Study text
========================

Ouyou toukeigaku Volume 35, Issue 1

Functional Principal Component Analysis via Regularized Basis Expansion and Its Application

Recently, functional data analysis (FDA) has received considerable attention in various fields and a number of successful applications have been reported (see, e.g., Ramsay and Silverman (2005)). The basic idea behind FDA is the expression of discrete observations in the form of a function and the drawing of information from a collection of functional data by applying concepts from multivariate data analysis.
There are some reports discussing principal component analysis for functional data. We introduce the regularized functional principal component analysis for multi-dimensional functional data set, using Gaussian radial basis functions.
The use of the proposed method is illustrated through the analysis of the three-dimensional (3D) protein structural data by converting the 3D protein data to the 3-dimensional functional data set. The visual inspection showed that the PC (principal component) plot mostly coincided with the biological classification.

Application of Hyperbolic Secant Distributions

The hyperbolic secant distribution (HpSc) is one of six subfamilies of the natural exponential family with quadratic variance functions, NEF-QVF. The others are normal, gamma, Poisson, binomial and negative binomial distributions. It is, however, little-known and rarely used in applied statistics. In this paper, its properties are surveyed and graphically visualized; new facts on the moments, mode, and conjugate prior distribution are shown; ML estimation, generalized linear model and generalized additive model are explored. HpSc models are fitted to some data sets, and the results are preferable to the conventional ones. Some numerical procedures are to be developed, and further research will be promising.

========================

Input data

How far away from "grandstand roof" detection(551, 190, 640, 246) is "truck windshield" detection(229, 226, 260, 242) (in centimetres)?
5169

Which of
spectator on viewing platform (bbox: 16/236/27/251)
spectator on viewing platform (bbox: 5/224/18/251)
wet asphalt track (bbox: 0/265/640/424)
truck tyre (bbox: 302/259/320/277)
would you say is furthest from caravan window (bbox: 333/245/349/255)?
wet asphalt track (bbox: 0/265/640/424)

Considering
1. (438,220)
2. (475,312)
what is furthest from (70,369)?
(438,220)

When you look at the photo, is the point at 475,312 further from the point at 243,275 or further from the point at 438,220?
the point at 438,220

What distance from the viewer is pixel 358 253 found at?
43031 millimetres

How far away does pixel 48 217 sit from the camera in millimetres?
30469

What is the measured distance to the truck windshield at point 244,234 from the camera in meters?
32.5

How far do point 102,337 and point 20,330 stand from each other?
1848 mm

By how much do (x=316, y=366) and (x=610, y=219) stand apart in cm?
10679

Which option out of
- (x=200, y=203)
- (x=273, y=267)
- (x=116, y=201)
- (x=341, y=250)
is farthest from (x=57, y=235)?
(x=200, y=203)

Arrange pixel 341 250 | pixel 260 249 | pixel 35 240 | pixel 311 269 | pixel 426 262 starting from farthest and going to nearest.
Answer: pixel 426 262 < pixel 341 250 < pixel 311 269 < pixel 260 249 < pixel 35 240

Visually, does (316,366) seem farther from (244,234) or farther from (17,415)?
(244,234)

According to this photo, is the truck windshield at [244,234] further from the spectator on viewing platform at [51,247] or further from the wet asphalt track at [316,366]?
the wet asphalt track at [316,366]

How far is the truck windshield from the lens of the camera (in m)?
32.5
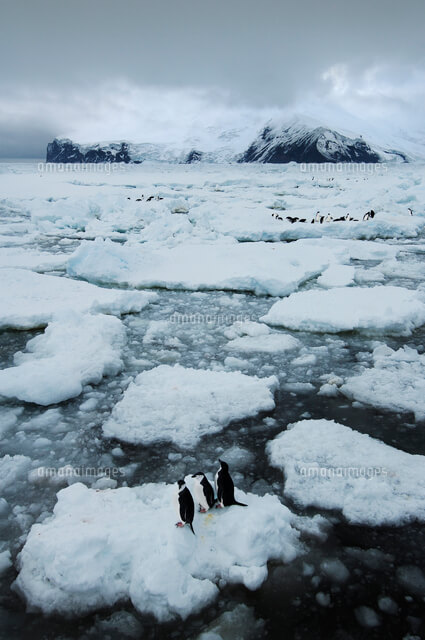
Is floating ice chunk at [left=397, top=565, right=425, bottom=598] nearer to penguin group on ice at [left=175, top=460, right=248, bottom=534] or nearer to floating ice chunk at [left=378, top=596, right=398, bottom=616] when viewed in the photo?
floating ice chunk at [left=378, top=596, right=398, bottom=616]

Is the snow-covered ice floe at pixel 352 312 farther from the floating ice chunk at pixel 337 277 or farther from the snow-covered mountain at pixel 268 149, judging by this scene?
the snow-covered mountain at pixel 268 149

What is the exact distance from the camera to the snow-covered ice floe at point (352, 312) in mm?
5094

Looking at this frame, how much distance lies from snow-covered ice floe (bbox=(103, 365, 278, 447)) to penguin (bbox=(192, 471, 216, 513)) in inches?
26.9

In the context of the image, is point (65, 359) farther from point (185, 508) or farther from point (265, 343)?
point (185, 508)

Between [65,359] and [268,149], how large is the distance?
12369 centimetres

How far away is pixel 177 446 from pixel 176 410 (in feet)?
1.37

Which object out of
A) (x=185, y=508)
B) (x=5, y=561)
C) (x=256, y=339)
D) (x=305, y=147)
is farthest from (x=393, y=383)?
(x=305, y=147)

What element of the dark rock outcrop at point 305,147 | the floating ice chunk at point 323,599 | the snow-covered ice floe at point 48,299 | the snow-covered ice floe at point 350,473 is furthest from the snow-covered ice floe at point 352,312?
the dark rock outcrop at point 305,147

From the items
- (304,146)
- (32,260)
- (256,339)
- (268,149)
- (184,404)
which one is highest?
(304,146)

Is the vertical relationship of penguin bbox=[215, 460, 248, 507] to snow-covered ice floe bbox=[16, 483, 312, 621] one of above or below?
above

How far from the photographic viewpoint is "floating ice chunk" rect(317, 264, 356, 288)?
279 inches

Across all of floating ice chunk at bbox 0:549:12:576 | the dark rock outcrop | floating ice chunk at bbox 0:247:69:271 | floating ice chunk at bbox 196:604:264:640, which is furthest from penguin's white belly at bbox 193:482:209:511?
the dark rock outcrop

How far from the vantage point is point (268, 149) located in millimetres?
117750

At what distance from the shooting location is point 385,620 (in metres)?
1.87
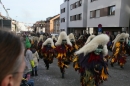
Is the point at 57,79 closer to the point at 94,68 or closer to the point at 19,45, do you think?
the point at 94,68

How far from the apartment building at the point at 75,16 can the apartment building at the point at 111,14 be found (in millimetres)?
3325

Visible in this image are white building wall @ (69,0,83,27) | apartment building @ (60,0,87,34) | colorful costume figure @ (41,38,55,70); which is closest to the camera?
colorful costume figure @ (41,38,55,70)

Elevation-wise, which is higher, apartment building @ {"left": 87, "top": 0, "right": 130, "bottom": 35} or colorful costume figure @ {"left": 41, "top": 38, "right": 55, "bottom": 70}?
apartment building @ {"left": 87, "top": 0, "right": 130, "bottom": 35}

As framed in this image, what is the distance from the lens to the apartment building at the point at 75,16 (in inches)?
1209

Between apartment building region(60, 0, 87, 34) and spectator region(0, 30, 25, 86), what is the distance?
29657 millimetres

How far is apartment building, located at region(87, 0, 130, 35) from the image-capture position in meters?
19.3

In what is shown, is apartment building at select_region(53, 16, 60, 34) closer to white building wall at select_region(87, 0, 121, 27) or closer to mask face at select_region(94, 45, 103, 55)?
white building wall at select_region(87, 0, 121, 27)

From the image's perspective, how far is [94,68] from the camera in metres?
5.06

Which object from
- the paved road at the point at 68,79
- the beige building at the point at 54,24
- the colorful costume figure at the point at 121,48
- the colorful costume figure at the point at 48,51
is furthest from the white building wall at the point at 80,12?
the beige building at the point at 54,24

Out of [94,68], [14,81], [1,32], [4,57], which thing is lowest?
[94,68]

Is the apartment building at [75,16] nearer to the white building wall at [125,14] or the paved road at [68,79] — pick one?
the white building wall at [125,14]

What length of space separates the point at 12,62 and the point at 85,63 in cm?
448

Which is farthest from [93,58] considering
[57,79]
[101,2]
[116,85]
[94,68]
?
[101,2]

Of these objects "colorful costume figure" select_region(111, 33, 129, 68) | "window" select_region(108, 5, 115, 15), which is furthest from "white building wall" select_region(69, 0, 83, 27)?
"colorful costume figure" select_region(111, 33, 129, 68)
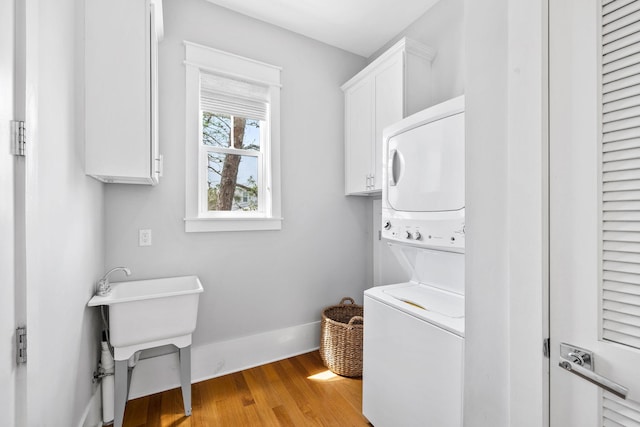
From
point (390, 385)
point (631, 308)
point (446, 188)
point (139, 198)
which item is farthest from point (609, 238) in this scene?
point (139, 198)

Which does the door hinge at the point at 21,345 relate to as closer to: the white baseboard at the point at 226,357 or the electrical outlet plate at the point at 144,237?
the electrical outlet plate at the point at 144,237

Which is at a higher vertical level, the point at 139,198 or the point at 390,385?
the point at 139,198

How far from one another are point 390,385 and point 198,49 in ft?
8.46

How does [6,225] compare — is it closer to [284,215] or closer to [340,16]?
[284,215]

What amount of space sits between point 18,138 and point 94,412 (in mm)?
1610

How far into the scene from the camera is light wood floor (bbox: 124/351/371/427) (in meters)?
1.67

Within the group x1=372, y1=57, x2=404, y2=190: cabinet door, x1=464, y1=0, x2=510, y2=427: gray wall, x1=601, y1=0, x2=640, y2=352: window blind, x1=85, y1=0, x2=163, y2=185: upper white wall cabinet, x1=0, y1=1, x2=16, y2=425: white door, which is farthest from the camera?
x1=372, y1=57, x2=404, y2=190: cabinet door

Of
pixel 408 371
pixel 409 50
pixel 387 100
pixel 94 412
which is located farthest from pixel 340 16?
pixel 94 412

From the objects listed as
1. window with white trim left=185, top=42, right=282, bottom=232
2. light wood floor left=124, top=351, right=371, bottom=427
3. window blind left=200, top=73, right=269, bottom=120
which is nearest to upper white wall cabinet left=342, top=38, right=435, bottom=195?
window with white trim left=185, top=42, right=282, bottom=232

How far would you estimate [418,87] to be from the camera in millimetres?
2088

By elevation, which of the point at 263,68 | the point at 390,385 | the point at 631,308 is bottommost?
the point at 390,385

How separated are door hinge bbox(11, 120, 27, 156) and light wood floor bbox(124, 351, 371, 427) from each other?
5.43 feet

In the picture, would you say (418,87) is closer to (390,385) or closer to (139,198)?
(390,385)

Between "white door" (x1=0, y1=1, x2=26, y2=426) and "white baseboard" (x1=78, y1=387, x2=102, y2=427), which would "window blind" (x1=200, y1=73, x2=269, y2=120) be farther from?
"white baseboard" (x1=78, y1=387, x2=102, y2=427)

========================

Work to complete
**A.** Answer these questions about the Ouyou toukeigaku abstracts:
(i) Which basis functions does the regularized functional principal component analysis use?
(ii) What data were used to illustrate that method?
(iii) Apart from the hyperbolic secant distribution, which distributions make up NEF-QVF?
**B.** Extend the Ouyou toukeigaku abstracts, picking up after their final sentence.

Task answers
**A.**
(i) Gaussian radial basis functions.
(ii) Three-dimensional protein structural data, converted to a three-dimensional functional data set.
(iii) The normal, gamma, Poisson, binomial and negative binomial distributions.

**B.**
Evaluation of the Influence of Cut-off Point in Parameter Estimation under Censoring and Truncation

Censoring and truncation are two main sources of incomplete data. For such cases, the actual values of a measurement x are observed if x satisfies a certain condition such as x≤c, where c is a pre-specified cut-off point. For censoring, the number of unobserved values is known, whereas such number is not reported for truncation. Comparisons of the accuracy of estimates of population parameter θ under censoring and truncation have been performed by calculating asymptotic variances or by inspection of the figures of log-likelihood functions.
In this paper, a different approach is proposed in assessing the stability of the estimates under censoring and truncation. We perturb the cut-off point c and examine the effect of the perturbation that influences the estimates. Specifically, we examine implicit functions θ=g(c) given by likelihood equations. It is observed that the function g(c) is increasing in c under censoring, but is decreasing under truncation. It is also observed that for censoring, the effect of c becomes small if the number of observed data, m, is large, but that for truncation, the number m does not contribute to make estimates stable. Two important cases, exponential and normal distributions will be examined in detail. Two numerical examples are also given to illustrate the situation. One of the inferences obtained from this paper is that the estimate under truncation is quite unstable even for large values of m.